Когда им случалось взглянуть друг на друга, они опускали глаза и старались как можно меньше разговаривать.
Они одевались в темноте, никогда больше не заглядывали в зеркало.
Если же ночью, увидав во сне что-нибудь приятное, одна из них обнимала другую, та – если не спала в это время – отодвигалась на край постели, как можно дальше, и лежала там, в мертвом молчании, с ледяными ногами.
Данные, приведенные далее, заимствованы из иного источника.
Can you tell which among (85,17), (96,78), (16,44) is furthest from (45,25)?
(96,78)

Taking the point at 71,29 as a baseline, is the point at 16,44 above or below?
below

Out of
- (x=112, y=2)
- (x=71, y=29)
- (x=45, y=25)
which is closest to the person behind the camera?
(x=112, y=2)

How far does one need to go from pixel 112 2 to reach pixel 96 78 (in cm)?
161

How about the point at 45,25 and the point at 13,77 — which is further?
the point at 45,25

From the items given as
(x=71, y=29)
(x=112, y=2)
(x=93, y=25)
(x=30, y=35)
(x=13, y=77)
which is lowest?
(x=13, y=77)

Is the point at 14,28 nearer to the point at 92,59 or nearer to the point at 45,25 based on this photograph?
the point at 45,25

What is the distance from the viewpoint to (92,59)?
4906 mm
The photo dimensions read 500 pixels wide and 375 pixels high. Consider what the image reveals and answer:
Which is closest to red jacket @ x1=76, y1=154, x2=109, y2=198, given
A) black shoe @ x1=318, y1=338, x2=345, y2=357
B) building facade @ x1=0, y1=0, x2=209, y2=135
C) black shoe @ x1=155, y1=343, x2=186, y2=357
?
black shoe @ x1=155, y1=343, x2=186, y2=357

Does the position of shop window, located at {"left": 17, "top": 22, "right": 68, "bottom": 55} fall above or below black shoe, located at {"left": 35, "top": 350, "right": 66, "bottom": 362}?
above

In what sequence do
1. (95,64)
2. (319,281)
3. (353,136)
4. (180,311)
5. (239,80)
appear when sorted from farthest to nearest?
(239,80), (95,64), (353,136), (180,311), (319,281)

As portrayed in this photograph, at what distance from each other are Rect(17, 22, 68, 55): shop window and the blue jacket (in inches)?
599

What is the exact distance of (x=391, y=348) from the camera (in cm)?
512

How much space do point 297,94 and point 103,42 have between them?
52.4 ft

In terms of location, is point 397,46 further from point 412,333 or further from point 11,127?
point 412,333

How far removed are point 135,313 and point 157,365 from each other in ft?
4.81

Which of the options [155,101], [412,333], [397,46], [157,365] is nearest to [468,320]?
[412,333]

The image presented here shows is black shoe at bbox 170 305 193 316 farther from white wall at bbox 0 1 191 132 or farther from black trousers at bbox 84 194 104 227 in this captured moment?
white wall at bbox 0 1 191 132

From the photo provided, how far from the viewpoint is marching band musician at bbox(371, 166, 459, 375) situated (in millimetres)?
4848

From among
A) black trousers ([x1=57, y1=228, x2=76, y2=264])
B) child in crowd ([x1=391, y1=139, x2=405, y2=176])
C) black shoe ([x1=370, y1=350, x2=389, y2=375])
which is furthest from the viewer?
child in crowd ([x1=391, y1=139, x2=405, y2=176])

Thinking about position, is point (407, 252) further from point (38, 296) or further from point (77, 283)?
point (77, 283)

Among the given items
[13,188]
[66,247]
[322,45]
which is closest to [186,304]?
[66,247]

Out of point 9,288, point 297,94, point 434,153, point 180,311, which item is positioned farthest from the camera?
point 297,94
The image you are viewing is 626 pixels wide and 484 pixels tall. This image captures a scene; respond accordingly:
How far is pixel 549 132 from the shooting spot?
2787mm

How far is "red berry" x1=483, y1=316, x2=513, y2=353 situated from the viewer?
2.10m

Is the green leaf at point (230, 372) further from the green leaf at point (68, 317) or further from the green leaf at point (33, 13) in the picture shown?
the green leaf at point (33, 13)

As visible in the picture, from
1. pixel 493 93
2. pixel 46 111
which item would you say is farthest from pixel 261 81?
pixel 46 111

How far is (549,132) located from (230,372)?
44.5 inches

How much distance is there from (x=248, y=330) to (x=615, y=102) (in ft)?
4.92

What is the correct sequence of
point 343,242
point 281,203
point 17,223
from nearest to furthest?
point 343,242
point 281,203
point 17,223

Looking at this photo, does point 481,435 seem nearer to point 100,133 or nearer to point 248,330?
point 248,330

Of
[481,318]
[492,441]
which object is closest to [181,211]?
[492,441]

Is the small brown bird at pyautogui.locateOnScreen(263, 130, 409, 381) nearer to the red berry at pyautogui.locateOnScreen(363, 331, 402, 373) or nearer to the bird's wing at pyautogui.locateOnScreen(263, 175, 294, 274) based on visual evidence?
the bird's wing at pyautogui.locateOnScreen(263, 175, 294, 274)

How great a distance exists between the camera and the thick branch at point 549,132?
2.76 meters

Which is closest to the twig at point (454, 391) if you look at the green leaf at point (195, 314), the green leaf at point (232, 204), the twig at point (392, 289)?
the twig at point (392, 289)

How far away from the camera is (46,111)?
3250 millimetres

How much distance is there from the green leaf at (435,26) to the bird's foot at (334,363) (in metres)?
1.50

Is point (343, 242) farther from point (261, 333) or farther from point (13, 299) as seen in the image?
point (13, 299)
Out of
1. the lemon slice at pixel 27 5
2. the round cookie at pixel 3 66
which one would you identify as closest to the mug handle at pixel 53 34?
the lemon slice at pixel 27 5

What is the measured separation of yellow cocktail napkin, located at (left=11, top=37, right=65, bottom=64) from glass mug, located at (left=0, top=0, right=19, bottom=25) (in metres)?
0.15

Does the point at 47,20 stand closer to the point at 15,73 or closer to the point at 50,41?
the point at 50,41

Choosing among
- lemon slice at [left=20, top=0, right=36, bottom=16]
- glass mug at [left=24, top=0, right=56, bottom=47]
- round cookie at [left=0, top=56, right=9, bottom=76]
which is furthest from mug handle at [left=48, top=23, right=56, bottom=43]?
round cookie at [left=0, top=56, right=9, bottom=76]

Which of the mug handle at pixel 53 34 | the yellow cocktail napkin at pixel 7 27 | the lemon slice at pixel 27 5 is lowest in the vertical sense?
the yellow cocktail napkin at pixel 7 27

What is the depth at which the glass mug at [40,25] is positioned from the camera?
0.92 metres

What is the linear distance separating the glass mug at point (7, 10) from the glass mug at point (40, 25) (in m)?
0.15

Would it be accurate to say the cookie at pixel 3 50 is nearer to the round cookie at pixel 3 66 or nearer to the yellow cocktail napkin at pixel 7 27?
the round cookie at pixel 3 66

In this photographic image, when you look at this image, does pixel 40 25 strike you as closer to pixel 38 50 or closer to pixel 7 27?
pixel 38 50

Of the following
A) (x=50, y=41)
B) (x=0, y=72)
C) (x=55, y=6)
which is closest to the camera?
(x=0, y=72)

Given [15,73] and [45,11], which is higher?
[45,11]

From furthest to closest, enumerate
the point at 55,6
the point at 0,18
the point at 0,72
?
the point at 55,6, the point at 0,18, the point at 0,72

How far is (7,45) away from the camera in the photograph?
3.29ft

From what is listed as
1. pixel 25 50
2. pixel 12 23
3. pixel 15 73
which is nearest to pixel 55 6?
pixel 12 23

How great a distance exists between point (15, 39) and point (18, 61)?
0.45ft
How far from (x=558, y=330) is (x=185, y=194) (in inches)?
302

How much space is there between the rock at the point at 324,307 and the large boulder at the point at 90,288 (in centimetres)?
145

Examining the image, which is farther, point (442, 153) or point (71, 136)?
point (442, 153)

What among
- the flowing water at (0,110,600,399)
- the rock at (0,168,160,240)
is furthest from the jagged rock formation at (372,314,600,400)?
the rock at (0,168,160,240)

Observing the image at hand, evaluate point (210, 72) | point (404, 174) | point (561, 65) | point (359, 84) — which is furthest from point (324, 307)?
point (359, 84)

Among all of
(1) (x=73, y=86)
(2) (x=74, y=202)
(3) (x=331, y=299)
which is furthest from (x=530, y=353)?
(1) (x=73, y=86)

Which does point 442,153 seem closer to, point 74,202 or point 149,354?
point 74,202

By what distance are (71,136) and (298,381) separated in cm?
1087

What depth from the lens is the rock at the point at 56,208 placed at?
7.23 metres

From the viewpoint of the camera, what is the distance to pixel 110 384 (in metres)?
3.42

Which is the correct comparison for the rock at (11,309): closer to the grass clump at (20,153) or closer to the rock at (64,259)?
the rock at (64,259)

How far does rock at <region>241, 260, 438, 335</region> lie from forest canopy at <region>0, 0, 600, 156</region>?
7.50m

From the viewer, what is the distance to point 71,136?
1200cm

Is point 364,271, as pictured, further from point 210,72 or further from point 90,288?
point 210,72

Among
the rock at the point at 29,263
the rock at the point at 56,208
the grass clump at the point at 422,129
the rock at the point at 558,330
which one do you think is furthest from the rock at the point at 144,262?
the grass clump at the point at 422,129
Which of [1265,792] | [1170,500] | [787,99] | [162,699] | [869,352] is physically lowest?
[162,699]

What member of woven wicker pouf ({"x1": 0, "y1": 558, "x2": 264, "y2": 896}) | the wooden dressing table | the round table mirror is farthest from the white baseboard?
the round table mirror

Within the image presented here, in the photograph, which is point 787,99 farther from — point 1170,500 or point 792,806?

Они стыдились знакомых. Они стыдились того, что в обозримом будущем им предстояло сделаться больными развалинами. А более всего они стыдились того, что им предстояло умереть, и стыдились всей сопутствующей этому суеты: заключения о смерти, обряжания, выноса тела, отпевания, всхлипов, погребения. Всех этих посторонних людей рядом с их остывшими телами.
При мысли о том, что им предстоит все это, их пробирала дрожь.
По большей части они молча сидели в своей большой сумеречной комнате и без конца пытались припомнить что-нибудь светлое. Но чувство стыда мешало им. Они вздыхали и покашливали. Порой одна из них начинала тихонько плакать.
Другая не решалась ее утешать. «Я уж и забыла, как это делается, – думала она, – еще натворю чего».
Одна из них находила отвратительным то, что они так стыдятся друг друга, и кроме того, самое чувство отвращения было ей ненавистно в самой себе.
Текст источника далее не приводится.